Comment 9 Johannes Pfau 2014-11-23 10:49:17 CET

Sure. Should the default still be rodata? Rodata is also used for normal immutable x = Struct(0,0,0) style variables, so that make make sense.

Comment 10 Johannes Pfau 2014-11-26 18:56:39 CET

Reverting this change exposes a test failure in phobos. However every seemingly unrelated change hides the error. gcc-4.9 works fine. So I wonder whether this is actually a bug in the GCC-5 snapshot?

Here's the reduced test case:
----------------
import core.stdc.string;

void test()
{
    struct S { @disable this();}
    S s = void;
    emplaceInitializer(&s);
}

T* emplaceInitializer(T)(T* chunk)
{
    static immutable init = T.init;
    memcpy(chunk, &init, T.sizeof);
    return chunk;
}
----------------
gdc conv.d -c

(sorry, forgot to change language)
----------------
conv.d: In Funktion »emplaceInitializer«:
conv.d:11: Fehler: nicht-triviale Umwandlung bei Zuweisung
ulong
void *
MEM[(unsigned char * {ref-all})chunk] = D.2533;
conv.d:11: interner Compiler-Fehler: verify_gimple gescheitert
0xb2dc8f verify_gimple_in_seq(gimple_statement_base*)
	../../gcc-5-20140831/gcc/tree-cfg.c:4672
0x930759 gimplify_body(tree_node*, bool)
	../../gcc-5-20140831/gcc/gimplify.c:8847
0x930b16 gimplify_function_tree(tree_node*)
	../../gcc-5-20140831/gcc/gimplify.c:8932
0x7a94b7 cgraph_node::analyze()
	../../gcc-5-20140831/gcc/cgraphunit.c:612
0x7abdad analyze_functions
	../../gcc-5-20140831/gcc/cgraphunit.c:988
0x7ac515 symbol_table::finalize_compilation_unit()
	../../gcc-5-20140831/gcc/cgraphunit.c:2277
0x6f487e d_finish_compilation(tree_node**, int)
	../../gcc-5-20140831/gcc/d/d-objfile.cc:1947
----------------

----------------
{
  void * D.2533;
  struct S * D.2534;

  D.2533 = {};
  MEM[(unsigned char * {ref-all})chunk] = D.2533;
  D.2534 = chunk;
  return D.2534;
}
----------------

Comment 11 Iain Buclaw 2017-02-18 10:29:21 CET

Is this still problematic?  I ask because now the old data generation pass is gone completely.

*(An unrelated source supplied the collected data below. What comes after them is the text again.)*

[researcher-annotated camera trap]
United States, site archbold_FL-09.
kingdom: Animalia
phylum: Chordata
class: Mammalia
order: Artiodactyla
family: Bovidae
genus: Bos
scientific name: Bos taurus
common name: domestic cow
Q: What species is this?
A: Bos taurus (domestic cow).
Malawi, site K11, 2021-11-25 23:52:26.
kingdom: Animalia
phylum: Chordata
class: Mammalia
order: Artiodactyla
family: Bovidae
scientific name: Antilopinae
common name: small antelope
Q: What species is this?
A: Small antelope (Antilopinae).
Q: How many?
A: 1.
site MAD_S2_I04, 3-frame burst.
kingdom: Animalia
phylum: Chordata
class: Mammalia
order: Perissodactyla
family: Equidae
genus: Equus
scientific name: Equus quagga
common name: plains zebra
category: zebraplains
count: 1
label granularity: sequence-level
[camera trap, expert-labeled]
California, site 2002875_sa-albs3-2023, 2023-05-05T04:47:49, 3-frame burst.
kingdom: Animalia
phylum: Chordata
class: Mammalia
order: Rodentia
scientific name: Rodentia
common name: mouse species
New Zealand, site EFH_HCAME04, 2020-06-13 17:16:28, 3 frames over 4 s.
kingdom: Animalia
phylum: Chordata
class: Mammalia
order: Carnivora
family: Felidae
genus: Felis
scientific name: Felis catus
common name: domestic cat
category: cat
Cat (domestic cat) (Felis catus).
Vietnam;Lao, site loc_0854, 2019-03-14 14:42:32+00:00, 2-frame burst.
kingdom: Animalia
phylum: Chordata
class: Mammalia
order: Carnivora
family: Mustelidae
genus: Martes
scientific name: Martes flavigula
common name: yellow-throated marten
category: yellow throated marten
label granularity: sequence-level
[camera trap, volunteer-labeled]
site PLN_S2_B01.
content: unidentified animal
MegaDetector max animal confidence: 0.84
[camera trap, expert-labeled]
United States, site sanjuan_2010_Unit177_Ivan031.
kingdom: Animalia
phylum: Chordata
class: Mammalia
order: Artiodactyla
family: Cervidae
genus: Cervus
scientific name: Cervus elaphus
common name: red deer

Comment 12 Timo Sintonen 2017-02-19 08:00:29 CET

(In reply to Iain Buclaw from comment #11)
> Is this still problematic?  I ask because now the old data generation pass
> is gone completely.

This bug is originally about failing tests, but while in topic I want to add my point of wiew.

Anything in .rodata goes into the loadable file and into the code memory (rom in microcontrollers)
Anything in .data goes into the file and into the code memory where it is copied into the data memory (ram in microcontrollers)
Anything in .bss tekes space only in data memory. (except the gold linker may put it into the file while ld does not)

This means anything in .data consumes more resources than anything in other segments. Then there are different goals: in desktop programs it may be desirable to have a smaller file while in microcontrollers it is important to minimize the usage of ram.
It seems that in typical controllers the rom/ram ratio is good for applications written in C but appications written in D require more ram. This means I would like to move as much as possible to the .rodata section. there are other data too, like classinfo.

Maybe there should be a switch that selects between desktop mode and microcontroller mode. This switch might also remove all of typeinfo or other unnecessary things.

Comment 13 Iain Buclaw 2017-03-02 22:01:03 CET

What if all static vars were to be kept in .bss then?  Does that come with the same cost?

If no, then this is probably a valid argument for implementing bug 246 then.